# THE TASK:
Rewrite the stretch of the film review below from "The primary theme" through "it as well.", swapping "innocence" for "naivety".

# GIVEN TEXT:

    The primary theme of this film (the later of the two, though it serves as a prequel to its predecessor) is the loss of innocence that all children experience due to the actions of those around them and those in their direct environment. Riichi has to deal with the growing pains that affect every young man in the years the character is set in here, as he tries his best to cope with his inner child that, in a sense, is seemingly revolting against his external growth. We also witness the genesis of his sour relationship with Sada, a character who will later come back to affect his life deeply (if that sounds vague it’s because I’m trying not to spoil either film!). Some of these aspects make more sense if you’ve seen Innocent Blood first but none of them should prevent anyone from being able to not only make perfect sense out of this movie but enjoy it as well.

    The film balances the trademark sporadic violence the director is known for with some more serious character based moments in much the same way he does in the first film though amazingly enough, this time he accomplishes it using a cast made up almost entirely of child actors – something that usually spells instant doom for a film of this ilk. Sadly, because it meanders in its plot and lacks the poignant sucker-punch that Innocent Blood has, it’s not quite as good a movie (though that’s more of a complement to Innocent Blood than an insult to Nostalgia).

# PROVIDED DATA:
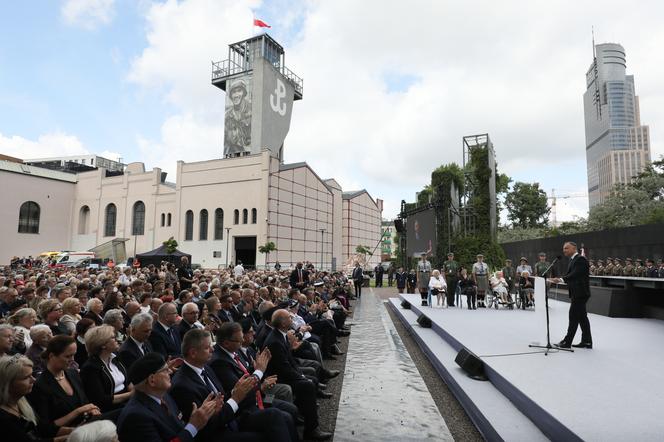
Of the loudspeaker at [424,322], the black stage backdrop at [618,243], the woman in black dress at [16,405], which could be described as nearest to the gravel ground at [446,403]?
the loudspeaker at [424,322]

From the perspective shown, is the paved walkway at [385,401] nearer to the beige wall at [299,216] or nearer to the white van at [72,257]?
the beige wall at [299,216]

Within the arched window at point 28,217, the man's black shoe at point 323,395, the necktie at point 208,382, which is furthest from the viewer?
the arched window at point 28,217

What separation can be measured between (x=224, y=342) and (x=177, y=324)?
192 cm

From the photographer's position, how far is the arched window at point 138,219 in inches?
1787

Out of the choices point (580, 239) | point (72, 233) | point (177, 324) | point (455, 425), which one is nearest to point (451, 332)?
point (455, 425)

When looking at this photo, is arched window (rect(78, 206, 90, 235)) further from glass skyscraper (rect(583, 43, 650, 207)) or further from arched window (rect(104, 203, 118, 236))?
glass skyscraper (rect(583, 43, 650, 207))

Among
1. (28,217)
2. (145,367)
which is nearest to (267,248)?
(28,217)

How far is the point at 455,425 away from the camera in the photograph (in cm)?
395

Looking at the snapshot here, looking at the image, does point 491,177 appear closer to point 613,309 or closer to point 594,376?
point 613,309

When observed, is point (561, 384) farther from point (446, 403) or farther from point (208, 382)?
point (208, 382)

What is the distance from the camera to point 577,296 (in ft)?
19.0

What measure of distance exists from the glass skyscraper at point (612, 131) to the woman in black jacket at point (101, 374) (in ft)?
235

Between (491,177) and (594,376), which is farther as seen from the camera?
(491,177)

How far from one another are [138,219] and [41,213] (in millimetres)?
11122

# ANSWER TO THE EXERCISE:
The primary theme of this film (the later of the two, though it serves as a prequel to its predecessor) is the loss of naivety that all children experience due to the actions of those around them and those in their direct environment. Riichi has to deal with the growing pains that affect every young man in the years the character is set in here, as he tries his best to cope with his inner child that, in a sense, is seemingly revolting against his external growth. We also witness the genesis of his sour relationship with Sada, a character who will later come back to affect his life deeply (if that sounds vague it’s because I’m trying not to spoil either film!). Some of these aspects make more sense if you’ve seen Innocent Blood first but none of them should prevent anyone from being able to not only make perfect sense out of this movie but enjoy it as well.